» **TEXT PASSAGE**

::::::::::

As far as priorities go… real bugs first, then balance, then the other stuff in no particular order. :slight_smile:

(-list snipped-)

Cliff, the highest-priority dev workflow for GSB2 is the one
whose absence from your list above is most noticeable:

[size=110]improved gameplay balance[/size].

I’m glad that I’m not the only player who sees the necessity. Until it’s accomplished, we’re simply sand-bagged by the game’s weaknesses instead of us savoring the implementation of the game’s presently-untapped potential.

How urgent is this? So much so that it’s presently not even worth the time to further tweak & polish GSB2’s interlocking Combined-Arms Operations aspect until even more fundamental balance problems are addressed first. The recent revelations about the necessary fix for Armor Resistance is but one aspect of this, and I’m glad that you’re addressing the armor problems immediately. There’s plenty more that I could say about balance as a whole, but my fellow well-intentioned & perceptive GSB2 critics (yurch, Xinxspuz, Alekan, among others) have already made a concrete and convincing set of cases both in this thread and others about the critical need for repairing balance.

::::::::::

» **LISTED ENTRIES**

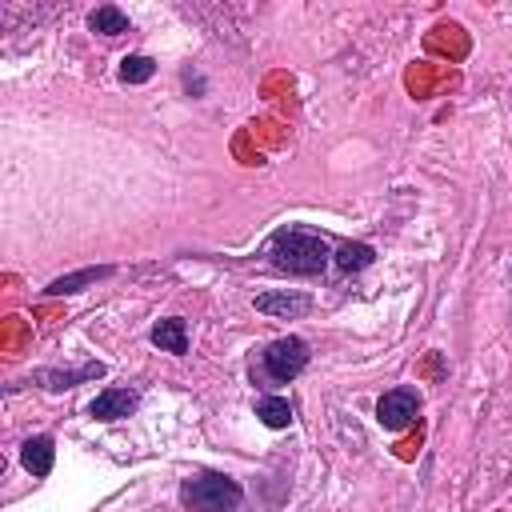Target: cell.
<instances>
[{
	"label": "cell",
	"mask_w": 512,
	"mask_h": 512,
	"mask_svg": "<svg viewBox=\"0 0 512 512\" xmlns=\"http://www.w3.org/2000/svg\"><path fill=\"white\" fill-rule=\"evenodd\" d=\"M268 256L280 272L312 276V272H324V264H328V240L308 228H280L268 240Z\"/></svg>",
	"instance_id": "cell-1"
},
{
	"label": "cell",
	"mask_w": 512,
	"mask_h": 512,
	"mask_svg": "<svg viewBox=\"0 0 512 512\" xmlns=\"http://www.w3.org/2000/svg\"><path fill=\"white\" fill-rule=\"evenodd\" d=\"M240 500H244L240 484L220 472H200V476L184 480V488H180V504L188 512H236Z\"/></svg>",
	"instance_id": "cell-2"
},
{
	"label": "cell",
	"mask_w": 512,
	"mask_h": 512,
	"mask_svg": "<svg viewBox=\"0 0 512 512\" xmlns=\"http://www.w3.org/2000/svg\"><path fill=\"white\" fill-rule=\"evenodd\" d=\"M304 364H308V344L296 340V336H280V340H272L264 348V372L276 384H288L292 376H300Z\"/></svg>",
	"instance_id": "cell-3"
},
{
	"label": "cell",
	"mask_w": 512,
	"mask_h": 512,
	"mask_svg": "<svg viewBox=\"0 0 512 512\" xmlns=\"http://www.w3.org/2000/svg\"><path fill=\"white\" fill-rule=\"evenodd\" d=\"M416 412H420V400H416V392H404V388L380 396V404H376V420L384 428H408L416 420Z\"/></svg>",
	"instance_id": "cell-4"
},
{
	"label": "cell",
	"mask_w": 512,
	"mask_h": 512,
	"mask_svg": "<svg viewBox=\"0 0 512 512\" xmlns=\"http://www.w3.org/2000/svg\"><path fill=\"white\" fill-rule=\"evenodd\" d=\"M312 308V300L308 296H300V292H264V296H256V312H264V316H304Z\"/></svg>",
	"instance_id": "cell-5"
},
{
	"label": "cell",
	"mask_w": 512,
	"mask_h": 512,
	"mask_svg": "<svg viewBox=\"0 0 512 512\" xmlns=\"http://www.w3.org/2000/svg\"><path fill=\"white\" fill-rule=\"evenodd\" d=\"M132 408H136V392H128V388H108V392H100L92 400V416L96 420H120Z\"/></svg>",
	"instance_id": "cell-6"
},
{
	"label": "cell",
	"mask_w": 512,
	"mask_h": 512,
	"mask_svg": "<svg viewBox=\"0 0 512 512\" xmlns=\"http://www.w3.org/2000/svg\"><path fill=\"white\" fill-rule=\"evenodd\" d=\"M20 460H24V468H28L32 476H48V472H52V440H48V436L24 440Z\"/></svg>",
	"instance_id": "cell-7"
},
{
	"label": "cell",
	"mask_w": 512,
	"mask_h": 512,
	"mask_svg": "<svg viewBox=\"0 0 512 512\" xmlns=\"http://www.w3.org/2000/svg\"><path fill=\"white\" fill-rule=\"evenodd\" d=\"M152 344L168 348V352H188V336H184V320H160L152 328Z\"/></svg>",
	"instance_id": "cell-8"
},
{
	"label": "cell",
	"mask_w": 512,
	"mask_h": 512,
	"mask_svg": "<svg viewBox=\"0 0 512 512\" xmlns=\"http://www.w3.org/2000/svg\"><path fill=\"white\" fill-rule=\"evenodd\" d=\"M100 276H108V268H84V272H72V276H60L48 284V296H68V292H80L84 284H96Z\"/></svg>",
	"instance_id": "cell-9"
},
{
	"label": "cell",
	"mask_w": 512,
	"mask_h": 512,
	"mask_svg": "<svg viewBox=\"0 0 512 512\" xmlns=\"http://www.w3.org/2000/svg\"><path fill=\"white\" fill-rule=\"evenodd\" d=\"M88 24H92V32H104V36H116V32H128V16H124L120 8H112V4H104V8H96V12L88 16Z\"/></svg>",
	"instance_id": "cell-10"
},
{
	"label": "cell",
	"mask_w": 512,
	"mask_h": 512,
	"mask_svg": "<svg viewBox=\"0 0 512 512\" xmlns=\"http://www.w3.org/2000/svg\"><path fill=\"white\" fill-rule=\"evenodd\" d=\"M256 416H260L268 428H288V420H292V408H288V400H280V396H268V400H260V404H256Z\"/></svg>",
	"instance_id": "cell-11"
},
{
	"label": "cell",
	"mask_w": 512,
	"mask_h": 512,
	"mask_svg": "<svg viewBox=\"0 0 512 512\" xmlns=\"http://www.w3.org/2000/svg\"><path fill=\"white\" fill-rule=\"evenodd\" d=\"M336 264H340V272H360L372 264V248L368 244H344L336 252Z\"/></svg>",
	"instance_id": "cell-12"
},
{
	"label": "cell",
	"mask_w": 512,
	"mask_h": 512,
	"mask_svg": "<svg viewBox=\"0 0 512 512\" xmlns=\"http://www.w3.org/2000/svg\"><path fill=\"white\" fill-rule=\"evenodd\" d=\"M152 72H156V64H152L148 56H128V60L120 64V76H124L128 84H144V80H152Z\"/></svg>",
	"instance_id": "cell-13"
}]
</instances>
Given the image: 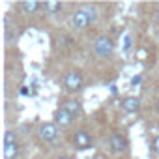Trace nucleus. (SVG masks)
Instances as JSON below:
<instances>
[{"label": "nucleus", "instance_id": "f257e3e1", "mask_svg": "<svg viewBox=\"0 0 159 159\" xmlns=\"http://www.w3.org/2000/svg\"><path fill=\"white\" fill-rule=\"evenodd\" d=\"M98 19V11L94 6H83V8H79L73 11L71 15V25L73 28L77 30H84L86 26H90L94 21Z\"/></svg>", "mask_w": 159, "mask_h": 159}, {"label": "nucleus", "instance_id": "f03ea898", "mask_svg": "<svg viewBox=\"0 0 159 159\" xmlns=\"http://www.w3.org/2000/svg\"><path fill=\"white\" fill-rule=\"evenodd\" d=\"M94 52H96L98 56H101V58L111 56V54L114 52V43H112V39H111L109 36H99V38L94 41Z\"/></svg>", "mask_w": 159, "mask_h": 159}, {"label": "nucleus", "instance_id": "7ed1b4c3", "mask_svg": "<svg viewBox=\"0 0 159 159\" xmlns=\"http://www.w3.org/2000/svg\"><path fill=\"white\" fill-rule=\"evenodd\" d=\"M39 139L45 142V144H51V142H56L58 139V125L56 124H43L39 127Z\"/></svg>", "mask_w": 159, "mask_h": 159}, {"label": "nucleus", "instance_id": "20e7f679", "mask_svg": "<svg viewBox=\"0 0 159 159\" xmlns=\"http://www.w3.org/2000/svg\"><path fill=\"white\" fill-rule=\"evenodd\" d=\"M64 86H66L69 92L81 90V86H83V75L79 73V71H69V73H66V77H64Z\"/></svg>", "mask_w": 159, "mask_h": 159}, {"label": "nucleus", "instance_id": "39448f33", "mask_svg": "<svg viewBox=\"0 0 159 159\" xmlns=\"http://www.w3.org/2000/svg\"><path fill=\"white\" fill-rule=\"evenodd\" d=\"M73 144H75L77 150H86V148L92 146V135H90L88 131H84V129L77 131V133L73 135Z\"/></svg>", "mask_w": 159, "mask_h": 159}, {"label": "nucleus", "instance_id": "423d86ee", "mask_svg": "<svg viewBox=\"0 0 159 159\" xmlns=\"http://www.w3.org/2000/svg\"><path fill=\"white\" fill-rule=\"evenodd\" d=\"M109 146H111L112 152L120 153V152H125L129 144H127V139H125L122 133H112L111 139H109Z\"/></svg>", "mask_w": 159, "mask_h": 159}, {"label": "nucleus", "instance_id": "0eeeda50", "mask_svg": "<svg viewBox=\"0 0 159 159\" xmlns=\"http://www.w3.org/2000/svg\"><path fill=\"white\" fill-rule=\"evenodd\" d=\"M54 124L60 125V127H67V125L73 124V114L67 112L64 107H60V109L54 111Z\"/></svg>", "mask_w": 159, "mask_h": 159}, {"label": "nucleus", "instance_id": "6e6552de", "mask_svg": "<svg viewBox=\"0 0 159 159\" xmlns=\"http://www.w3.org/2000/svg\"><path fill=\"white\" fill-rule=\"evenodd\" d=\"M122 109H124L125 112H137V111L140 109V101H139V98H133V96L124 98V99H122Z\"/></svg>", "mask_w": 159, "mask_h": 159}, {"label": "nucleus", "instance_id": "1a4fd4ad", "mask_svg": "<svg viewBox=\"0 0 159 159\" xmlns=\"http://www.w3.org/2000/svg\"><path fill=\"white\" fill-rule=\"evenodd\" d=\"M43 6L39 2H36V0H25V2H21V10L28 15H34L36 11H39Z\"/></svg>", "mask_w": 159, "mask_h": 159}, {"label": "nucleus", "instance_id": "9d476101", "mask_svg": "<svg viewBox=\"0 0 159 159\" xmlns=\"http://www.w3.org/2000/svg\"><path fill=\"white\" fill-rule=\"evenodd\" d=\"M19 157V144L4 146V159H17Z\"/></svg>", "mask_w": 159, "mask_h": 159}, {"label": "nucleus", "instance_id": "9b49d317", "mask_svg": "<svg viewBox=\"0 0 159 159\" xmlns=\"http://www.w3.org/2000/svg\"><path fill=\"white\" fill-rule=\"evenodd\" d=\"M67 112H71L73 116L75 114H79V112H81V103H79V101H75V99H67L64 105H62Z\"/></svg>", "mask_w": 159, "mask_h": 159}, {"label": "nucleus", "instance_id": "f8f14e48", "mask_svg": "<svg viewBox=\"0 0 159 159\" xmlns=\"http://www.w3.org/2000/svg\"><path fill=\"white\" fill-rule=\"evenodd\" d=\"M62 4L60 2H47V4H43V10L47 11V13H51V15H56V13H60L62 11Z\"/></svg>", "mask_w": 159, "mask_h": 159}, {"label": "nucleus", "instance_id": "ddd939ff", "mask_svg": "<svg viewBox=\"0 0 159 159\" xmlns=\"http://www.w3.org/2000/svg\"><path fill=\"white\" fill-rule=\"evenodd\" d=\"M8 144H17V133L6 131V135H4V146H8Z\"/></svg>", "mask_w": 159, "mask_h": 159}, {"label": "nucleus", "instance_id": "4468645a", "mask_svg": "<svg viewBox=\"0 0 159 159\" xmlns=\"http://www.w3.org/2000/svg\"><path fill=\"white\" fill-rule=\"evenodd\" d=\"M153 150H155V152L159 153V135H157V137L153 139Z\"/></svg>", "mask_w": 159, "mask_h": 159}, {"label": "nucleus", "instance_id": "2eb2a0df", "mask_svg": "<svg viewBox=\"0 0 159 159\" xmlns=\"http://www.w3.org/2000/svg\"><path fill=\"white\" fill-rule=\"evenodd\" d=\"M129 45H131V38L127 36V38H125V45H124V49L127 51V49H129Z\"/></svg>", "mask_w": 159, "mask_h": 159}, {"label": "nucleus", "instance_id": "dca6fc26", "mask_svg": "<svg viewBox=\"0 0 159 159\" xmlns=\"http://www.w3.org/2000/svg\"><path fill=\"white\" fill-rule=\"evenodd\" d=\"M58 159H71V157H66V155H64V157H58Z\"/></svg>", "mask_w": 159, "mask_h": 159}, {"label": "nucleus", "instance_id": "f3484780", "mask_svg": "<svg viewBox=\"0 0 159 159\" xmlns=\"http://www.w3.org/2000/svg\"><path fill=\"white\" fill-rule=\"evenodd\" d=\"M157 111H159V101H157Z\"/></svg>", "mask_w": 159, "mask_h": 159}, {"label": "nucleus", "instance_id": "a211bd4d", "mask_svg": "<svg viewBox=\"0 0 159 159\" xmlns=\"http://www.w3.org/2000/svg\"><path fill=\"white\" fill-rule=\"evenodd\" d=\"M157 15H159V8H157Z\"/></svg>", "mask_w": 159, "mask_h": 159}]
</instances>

::::::::::

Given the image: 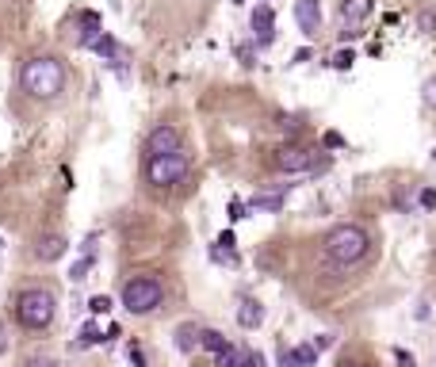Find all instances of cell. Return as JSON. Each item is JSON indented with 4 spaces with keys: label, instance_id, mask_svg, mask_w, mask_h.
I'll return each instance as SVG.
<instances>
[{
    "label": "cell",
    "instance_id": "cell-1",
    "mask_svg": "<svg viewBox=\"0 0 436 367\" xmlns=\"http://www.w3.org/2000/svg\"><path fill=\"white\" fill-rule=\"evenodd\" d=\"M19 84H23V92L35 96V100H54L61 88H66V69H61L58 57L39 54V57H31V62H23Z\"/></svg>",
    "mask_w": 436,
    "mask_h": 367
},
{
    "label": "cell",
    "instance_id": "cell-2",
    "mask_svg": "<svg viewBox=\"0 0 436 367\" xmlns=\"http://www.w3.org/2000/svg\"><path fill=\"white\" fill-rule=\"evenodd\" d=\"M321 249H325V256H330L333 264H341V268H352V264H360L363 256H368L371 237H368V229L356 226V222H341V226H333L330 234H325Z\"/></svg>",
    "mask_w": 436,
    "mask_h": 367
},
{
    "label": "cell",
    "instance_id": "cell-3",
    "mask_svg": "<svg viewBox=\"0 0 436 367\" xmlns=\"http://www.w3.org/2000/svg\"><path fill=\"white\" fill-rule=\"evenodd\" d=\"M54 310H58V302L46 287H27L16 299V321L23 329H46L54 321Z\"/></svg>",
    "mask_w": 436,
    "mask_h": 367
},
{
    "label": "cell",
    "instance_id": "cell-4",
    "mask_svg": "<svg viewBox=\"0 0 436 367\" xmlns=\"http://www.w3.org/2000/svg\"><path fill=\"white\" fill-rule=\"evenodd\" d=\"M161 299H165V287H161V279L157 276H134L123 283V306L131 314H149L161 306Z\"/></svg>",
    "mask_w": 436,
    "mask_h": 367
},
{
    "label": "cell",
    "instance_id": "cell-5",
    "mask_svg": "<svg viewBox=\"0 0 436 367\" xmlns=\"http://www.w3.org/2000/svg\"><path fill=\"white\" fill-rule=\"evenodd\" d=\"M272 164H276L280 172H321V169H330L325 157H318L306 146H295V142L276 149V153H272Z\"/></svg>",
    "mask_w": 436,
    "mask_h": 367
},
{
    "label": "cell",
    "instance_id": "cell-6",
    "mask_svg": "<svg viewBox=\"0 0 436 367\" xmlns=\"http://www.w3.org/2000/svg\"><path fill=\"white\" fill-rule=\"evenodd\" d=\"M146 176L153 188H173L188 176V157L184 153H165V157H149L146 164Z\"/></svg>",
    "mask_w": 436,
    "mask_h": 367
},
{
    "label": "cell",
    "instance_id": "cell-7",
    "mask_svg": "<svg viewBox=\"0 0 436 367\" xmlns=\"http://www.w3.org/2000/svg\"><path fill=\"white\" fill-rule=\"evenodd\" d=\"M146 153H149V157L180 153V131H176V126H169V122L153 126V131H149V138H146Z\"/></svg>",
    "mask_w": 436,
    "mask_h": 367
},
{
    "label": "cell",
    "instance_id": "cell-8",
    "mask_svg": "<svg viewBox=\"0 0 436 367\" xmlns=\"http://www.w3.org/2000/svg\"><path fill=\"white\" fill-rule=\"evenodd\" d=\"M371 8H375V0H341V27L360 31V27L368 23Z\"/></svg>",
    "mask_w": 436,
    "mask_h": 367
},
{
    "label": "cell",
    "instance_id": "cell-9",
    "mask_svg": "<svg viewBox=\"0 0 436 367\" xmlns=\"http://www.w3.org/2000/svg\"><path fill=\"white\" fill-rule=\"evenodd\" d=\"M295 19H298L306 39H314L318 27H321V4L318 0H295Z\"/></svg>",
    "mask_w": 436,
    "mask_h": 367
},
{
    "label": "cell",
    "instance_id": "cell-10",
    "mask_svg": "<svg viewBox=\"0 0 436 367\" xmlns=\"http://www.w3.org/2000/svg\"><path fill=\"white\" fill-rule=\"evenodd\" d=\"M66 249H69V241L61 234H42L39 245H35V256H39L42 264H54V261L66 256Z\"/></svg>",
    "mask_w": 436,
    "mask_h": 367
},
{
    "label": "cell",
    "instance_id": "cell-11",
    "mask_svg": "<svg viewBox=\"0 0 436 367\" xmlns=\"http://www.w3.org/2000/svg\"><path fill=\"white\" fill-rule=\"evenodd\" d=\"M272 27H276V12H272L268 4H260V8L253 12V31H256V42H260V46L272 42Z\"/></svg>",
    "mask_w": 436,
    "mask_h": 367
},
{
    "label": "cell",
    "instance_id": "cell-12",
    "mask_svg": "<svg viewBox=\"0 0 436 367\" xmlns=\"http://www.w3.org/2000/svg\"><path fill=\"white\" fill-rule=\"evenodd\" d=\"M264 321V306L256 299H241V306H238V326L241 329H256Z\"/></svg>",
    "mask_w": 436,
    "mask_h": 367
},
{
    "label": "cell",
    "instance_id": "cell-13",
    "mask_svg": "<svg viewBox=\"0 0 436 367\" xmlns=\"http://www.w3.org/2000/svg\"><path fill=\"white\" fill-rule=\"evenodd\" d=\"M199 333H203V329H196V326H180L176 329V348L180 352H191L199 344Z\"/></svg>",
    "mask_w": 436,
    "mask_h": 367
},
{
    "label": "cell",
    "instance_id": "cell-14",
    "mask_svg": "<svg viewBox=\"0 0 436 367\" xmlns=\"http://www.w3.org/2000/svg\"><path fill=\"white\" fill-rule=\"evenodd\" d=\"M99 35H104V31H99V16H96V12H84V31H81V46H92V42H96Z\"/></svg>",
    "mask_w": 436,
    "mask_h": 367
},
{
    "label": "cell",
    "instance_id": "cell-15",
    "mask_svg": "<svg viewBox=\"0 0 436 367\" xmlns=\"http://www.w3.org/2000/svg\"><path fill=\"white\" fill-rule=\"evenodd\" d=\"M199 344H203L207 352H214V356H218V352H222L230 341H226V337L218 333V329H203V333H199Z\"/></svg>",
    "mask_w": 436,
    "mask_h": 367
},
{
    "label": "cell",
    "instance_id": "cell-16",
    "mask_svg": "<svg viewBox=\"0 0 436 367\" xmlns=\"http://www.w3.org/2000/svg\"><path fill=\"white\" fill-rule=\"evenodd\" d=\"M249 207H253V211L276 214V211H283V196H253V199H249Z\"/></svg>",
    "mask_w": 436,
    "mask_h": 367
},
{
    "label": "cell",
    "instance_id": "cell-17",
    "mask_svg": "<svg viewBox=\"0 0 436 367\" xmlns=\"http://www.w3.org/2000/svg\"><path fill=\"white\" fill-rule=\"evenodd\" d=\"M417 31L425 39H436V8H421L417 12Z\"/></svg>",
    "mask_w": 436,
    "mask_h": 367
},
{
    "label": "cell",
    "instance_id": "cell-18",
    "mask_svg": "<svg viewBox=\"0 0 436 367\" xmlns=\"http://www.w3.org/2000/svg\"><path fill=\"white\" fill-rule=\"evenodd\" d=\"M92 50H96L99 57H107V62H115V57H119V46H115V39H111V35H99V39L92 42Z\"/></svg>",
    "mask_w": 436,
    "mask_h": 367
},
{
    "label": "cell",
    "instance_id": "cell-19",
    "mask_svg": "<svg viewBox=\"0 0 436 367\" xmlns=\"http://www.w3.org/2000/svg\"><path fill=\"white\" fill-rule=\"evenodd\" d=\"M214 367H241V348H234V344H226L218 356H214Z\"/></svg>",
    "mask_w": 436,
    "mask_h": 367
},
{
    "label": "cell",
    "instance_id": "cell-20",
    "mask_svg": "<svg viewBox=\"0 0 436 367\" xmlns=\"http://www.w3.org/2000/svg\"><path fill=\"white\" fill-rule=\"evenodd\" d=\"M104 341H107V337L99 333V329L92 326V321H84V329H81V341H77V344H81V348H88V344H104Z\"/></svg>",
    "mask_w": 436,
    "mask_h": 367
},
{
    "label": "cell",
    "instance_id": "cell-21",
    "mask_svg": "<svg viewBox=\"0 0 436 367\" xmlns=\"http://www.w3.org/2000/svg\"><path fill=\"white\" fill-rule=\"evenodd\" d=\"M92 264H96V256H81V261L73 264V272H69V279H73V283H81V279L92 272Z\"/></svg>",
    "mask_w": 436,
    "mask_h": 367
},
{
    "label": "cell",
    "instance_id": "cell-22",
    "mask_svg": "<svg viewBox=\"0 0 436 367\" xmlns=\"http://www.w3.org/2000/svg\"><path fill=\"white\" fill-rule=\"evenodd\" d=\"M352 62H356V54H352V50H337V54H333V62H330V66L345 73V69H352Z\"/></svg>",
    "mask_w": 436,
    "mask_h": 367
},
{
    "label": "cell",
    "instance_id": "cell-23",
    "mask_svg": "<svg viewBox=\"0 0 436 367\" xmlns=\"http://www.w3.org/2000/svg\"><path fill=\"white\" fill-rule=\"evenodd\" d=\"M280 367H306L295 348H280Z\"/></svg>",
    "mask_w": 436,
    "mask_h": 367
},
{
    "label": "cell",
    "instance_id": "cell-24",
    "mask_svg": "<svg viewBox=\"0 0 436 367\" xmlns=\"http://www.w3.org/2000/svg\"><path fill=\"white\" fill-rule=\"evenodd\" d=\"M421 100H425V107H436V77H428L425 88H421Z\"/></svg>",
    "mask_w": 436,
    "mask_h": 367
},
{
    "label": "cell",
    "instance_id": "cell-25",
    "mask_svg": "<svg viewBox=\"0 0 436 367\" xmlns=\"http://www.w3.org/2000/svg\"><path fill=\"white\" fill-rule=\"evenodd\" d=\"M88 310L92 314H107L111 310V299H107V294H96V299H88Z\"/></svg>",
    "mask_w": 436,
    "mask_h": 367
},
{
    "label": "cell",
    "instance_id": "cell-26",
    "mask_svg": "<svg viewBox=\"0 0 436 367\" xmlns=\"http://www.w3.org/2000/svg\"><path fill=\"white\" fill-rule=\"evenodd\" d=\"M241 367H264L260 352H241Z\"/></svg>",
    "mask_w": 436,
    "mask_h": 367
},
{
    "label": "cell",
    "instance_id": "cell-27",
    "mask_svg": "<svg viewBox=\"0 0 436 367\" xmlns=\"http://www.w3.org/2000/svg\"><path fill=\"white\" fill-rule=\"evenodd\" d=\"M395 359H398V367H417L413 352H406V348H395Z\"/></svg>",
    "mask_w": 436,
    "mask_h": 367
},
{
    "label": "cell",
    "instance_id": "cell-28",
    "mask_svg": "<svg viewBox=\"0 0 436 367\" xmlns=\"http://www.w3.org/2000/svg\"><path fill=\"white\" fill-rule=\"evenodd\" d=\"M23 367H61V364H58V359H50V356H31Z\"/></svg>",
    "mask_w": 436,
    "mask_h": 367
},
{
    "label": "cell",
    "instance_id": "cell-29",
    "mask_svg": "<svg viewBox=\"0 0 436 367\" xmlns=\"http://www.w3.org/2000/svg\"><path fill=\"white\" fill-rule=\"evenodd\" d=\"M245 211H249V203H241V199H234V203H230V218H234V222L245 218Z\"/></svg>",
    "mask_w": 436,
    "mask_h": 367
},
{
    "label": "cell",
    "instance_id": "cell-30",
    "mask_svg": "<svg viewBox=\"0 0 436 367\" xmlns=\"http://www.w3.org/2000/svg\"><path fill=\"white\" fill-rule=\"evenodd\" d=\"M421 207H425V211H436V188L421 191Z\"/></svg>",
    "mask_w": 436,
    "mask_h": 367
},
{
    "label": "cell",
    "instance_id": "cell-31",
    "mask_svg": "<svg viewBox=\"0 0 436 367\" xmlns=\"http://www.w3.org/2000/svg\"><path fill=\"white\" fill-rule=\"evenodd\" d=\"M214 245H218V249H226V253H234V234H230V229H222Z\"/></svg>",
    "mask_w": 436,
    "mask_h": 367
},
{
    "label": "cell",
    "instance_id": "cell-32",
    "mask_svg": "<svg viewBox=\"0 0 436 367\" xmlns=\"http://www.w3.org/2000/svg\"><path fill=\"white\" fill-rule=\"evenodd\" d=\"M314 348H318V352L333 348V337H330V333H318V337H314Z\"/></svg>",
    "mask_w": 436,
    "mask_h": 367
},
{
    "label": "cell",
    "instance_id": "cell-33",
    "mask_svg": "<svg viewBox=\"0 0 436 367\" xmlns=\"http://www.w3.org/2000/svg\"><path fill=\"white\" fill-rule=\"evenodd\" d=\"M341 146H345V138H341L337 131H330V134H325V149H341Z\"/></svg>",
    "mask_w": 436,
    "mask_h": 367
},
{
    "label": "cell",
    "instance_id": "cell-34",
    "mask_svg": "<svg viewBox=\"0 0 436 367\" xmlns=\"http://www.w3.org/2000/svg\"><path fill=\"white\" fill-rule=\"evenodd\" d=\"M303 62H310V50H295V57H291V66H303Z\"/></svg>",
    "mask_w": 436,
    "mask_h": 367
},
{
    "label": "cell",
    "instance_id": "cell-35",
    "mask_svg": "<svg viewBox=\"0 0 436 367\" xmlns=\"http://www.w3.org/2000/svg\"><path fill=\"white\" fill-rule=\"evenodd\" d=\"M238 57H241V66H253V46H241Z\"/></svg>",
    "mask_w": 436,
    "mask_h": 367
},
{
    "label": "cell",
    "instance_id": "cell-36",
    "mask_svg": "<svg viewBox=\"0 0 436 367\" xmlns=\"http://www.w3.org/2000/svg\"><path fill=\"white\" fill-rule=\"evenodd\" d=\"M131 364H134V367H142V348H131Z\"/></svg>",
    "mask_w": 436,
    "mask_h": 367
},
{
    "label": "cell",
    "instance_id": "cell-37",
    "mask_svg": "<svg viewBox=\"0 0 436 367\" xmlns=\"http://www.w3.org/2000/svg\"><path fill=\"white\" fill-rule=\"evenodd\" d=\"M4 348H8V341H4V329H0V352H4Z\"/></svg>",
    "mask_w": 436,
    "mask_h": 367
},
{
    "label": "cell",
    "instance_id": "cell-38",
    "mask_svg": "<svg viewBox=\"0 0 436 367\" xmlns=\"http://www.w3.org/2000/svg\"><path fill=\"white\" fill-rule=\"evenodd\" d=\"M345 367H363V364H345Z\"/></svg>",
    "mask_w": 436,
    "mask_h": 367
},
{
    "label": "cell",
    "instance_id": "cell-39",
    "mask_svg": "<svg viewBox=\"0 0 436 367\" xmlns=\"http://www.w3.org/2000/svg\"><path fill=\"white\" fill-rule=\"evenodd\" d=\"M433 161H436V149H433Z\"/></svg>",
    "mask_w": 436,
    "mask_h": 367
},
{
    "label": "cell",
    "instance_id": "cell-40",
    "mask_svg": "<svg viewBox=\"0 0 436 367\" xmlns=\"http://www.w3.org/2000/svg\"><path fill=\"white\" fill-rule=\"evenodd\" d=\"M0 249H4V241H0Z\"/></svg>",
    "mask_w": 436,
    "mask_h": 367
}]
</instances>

::::::::::

» **REQUIREMENTS**
1. In the forum post, what does the writer call the highest-priority dev workflow for GSB2?
2. Name every fellow GSB2 critic whom the forum post mentions by name.
3. Write a continuation of the forum post about GSB2 balance, starting right after its last sentence.

» **EXPECTED ANSWERS**
1. Improved gameplay balance.

2. yurch, Xinxspuz, Alekan

3.
Cliff, I strongly urge you to heed them.

After the above is done (and ONLY afterwards), some quantity of more content would be welcome to me. But for Cthulhu’s sake, you must balance what we already have in the core game [size=115]first![/size] Any other pathway leads to madness – we already have numerous under-performing modules and weaponry that only deliver small returns indeed. Dealing with gameplay imbalances should and must come before introducing any additional player-facing content of any kind.

By adding “more content”, I refer to not only new modules and new weapons for existing races, but also possible new races and new hulls – accompanied by new modules and weapons that are exclusive to each added race. Relevant to this, I think that following the exact same dev roadmap in GSB2 as we had for GSB1 (where we had six extra races, leading to 10 total) is neither desirable nor helpful.
Why not?

Because most of the DLC races for GSB1 were not much more than fancy new visual skins for hulls, with a disappointingly tiny handful of important & useful exceptions (salvo firing, radiation/Damage Over Time, flak/Area Of Effect damage, multiple simultaneous plasmas in flight). This meant extremely few new and beneficial gameplay mechanics were added to GSB1 after that game left beta status. The situation is very much to be regretted – individual races had/still have too much of a cookie-cutter level of combat sameness, and that’s not conducive at all to replayability and the value of the customer’s purchase.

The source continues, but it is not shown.